New column, worse resolution?

[MichaelVW]

Hello

This pertains to a 6890/5975 setup for running 8270. The new column is the same as the old one: a Zebron ZB-Semivolatiles from Phenomenex. 30m x 0.25 mm x 25 um.

This is the first time I've installed a column... and I'm confused. I conditioned it according to some guide I found somewhere: ran helium through it and baked it out and all that. I ran our curve and almost everything looks good. Retention times are about half a minute later, our later internal standards (Chrysene D12 and Perylene D12) are recovering much better, but mostly everything else looks about the same. However, one thing I don't like is that some pairs of compounds seem to be eluting partly or totally on top of each other - worse than before. p-nitrophenol used to be a shoulder on the right side of dibenzofuran; now they pretty well coelute - depending on the concentration. O-toluidine used to be just touching the peak for m and p cresol; now they are basically merged together.
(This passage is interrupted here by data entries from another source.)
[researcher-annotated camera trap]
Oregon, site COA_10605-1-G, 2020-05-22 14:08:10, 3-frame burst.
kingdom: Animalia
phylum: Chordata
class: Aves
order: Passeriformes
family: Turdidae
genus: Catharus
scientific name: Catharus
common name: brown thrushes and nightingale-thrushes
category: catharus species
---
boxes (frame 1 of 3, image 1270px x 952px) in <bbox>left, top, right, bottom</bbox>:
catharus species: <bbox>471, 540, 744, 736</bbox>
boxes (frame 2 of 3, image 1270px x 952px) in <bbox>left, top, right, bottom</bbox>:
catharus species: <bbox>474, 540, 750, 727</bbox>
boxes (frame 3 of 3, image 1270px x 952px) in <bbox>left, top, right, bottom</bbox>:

I thought maybe everything was closer together, but it's not really the case: the time from the first internal to the last is the same as it was before. Plus, other pairs that tend not to fully resolve, like benz[a]anthracene and Chrysene, or benzo b&k flouranthene, look about the same as before.

Anyone have any thoughts?






If it's relavent, here's some more info:

Program held at 40 ºC for 4 minutes
Solvent delay of 3.5 minutes
Increased at 10 ºC/min. to 310 ºC and held for 4 minutes
Column Pressure: 7.1 psi
He Flow:
Column: 1.0mL/min
Velocity: 36 mL/min
Purge: 36mL/min
Total: 40 mL/min
Injector Temperature: 250 ºC
Detector Temperature: 280 ºC

[Peter Apps]

As columns age their retention characteristics change - in this case your old column probably had some active silanols that se lectively retained the acid compounds just enough to separate them from their neighbours. Now you have a new column with no silanols, so the acids are eluting a tiny bit earlier and overlapping with the other peaks.

Peter

[Bigbear]

Do you run column profiles regularly? Take the syringe out of the autosampler and make an injection ( no just setting up a run and hitting start doesn't work right)
The chromatogram should not have any peaks and ideally less than 1M counts at the temp ramp max.
I've had new columns bad out of the box. I use Agilent columns and call when I get a bad one. They usually send out a new one.

[MichaelVW]

Sort of bumping up and old topic but I still have the same issue. I tried running an empty injection as suggested but didn't see anything that stuck out too much. Peter suggested that this might be just normal with a new column. I did compare to my old column shortly before I replaced it, and also to that same column when it had first been put in in February. When it was new it still got better seperation than the one I'm using now.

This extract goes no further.